At the age of 27, he completed his Ph.D. in Mobile Communications from the 5G Innovation Centre, reputed as the world’s largest academic research centre dedicated to next-generation mobile and wireless connectivity, at the University of Surrey in 2016.
Sambo is currently a research associate in the Communication, Sensing and Imaging Group of the University of Glasgow working on a £1.2 million EPSRC-funded project on designing autonomous and resilient emergency communication systems. His main research interests include EMF exposure reduction, radio resource management, energy efficiency, wireless sensor networks and device-to-device (D2D) communication.
He has designed and built the first real-time 5G testbed dedicated to Self-Organised Networks (SON) in the UK which runs on general-purpose processors.
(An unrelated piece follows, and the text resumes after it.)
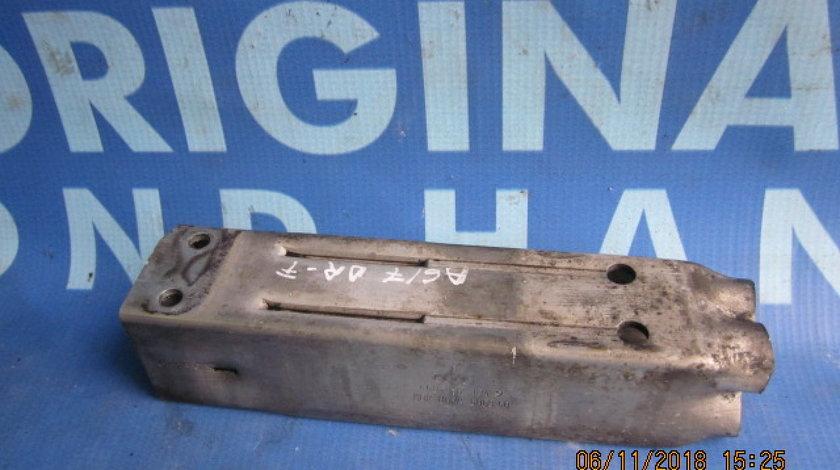 Tampon bara Audi A6 C6; 4F0807133 // 4F0807134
At Glasgow, he has also produced several proofs-of-concept and demonstrated various 5G use-cases including a prototype for the world’s first popup network that can be deployed in less than 2 minutes for emergency communications and rural connectivity.
Following his array of excellent ideas and implementation, he was awarded the coveted Engineering and Physical Sciences Research Council (EPSRC) Impact Acceleration Account (IAA) grant for research on novel cooling systems capable of reducing the energy consumption
of 5G networks by up to 50 percent.
The 31-year-old co-edited the world’s first books on the verticals of 5G and EMF radiation from future wireless communication, published by the prestigious Wiley-IEEE and the IET,
respectively in 2019.
He leads the University of Glasgow research team on the widely-celebrated Department for Digital, Culture, Media and Sport (DCMS)-funded 5G RuralFirst project. The project focuses on implementing a pop-up network for a healthcare use case in the Orkney Islands, Scotland.